What you should do :: Please convert all the records below into a JSON list of strings, one string per line, leaving out blank lines.

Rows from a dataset
-=-=-=-=-

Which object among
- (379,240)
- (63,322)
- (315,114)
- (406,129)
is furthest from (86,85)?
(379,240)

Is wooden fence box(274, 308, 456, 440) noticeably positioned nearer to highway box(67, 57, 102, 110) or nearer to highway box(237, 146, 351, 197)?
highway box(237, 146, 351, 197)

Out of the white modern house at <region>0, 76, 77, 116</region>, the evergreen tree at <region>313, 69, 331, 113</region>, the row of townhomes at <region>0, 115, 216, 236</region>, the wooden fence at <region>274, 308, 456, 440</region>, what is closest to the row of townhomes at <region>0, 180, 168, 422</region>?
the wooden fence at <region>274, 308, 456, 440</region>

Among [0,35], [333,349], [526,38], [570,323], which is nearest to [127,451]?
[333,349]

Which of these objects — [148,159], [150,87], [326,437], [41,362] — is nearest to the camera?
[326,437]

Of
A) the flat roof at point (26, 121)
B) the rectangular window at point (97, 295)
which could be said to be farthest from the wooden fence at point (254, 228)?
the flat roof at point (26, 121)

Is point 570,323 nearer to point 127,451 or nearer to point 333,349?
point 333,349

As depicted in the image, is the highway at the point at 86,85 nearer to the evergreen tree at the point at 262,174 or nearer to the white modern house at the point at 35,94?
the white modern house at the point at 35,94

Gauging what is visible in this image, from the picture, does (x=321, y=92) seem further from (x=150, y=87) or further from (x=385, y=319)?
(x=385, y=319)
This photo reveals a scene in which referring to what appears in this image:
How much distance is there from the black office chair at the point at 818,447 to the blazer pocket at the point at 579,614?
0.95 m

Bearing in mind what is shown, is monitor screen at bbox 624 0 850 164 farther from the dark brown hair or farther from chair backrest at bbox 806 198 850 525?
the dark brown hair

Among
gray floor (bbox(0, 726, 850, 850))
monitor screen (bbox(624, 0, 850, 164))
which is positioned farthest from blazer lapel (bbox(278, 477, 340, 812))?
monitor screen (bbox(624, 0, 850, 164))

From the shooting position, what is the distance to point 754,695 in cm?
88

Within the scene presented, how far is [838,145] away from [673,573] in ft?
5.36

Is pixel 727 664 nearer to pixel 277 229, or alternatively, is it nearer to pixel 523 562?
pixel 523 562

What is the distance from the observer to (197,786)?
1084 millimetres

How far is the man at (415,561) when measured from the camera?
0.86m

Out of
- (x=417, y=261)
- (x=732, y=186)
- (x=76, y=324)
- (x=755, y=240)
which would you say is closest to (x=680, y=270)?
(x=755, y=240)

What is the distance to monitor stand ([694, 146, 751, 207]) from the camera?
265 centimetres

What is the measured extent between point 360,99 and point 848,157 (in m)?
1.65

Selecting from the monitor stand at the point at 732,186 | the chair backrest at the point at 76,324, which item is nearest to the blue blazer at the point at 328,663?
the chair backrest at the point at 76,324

-=-=-=-=-

Written response ::
[
  "Which object among",
  "- (379,240)",
  "- (63,322)",
  "- (315,114)",
  "- (406,129)",
  "is furthest from (86,85)?",
  "(379,240)",
  "Is wooden fence box(274, 308, 456, 440) noticeably positioned nearer to highway box(67, 57, 102, 110) or nearer to highway box(237, 146, 351, 197)?",
  "highway box(237, 146, 351, 197)",
  "Out of the white modern house at <region>0, 76, 77, 116</region>, the evergreen tree at <region>313, 69, 331, 113</region>, the row of townhomes at <region>0, 115, 216, 236</region>, the wooden fence at <region>274, 308, 456, 440</region>, what is closest to the row of townhomes at <region>0, 180, 168, 422</region>?",
  "the wooden fence at <region>274, 308, 456, 440</region>",
  "Among [0,35], [333,349], [526,38], [570,323], which is nearest to [127,451]?",
  "[333,349]",
  "Which of these objects — [148,159], [150,87], [326,437], [41,362] — is nearest to the camera?",
  "[326,437]",
  "Of",
  "A) the flat roof at point (26, 121)",
  "B) the rectangular window at point (97, 295)",
  "which could be said to be farthest from the wooden fence at point (254, 228)?",
  "the flat roof at point (26, 121)",
  "Is point 570,323 nearer to point 127,451 or nearer to point 333,349?",
  "point 333,349",
  "As depicted in the image, is the highway at the point at 86,85 nearer to the evergreen tree at the point at 262,174 or nearer to the white modern house at the point at 35,94?",
  "the white modern house at the point at 35,94",
  "Gauging what is visible in this image, from the picture, does (x=321, y=92) seem further from (x=150, y=87) or further from (x=385, y=319)?",
  "(x=385, y=319)",
  "This photo reveals a scene in which referring to what appears in this image:",
  "How much distance is there from the black office chair at the point at 818,447 to the blazer pocket at the point at 579,614?",
  "0.95 m",
  "Bearing in mind what is shown, is monitor screen at bbox 624 0 850 164 farther from the dark brown hair or farther from chair backrest at bbox 806 198 850 525?",
  "the dark brown hair",
  "Among",
  "gray floor (bbox(0, 726, 850, 850))",
  "monitor screen (bbox(624, 0, 850, 164))",
  "which is positioned farthest from blazer lapel (bbox(278, 477, 340, 812))?",
  "monitor screen (bbox(624, 0, 850, 164))",
  "From the shooting position, what is the distance to point 754,695 in cm?",
  "88",
  "Within the scene presented, how far is [838,145] away from [673,573] in ft?",
  "5.36",
  "Is pixel 727 664 nearer to pixel 277 229, or alternatively, is it nearer to pixel 523 562?",
  "pixel 523 562",
  "What is the distance from the observer to (197,786)?",
  "1084 millimetres",
  "How far is the man at (415,561) when measured from the camera?",
  "0.86m",
  "Out of",
  "- (x=417, y=261)",
  "- (x=732, y=186)",
  "- (x=76, y=324)",
  "- (x=755, y=240)",
  "which would you say is closest to (x=680, y=270)?",
  "(x=755, y=240)",
  "What is the distance to monitor stand ([694, 146, 751, 207]) from the camera?",
  "265 centimetres",
  "What is the measured extent between point 360,99 and point 848,157 (in m)?",
  "1.65",
  "Selecting from the monitor stand at the point at 732,186 | the chair backrest at the point at 76,324, which item is nearest to the blue blazer at the point at 328,663?",
  "the chair backrest at the point at 76,324"
]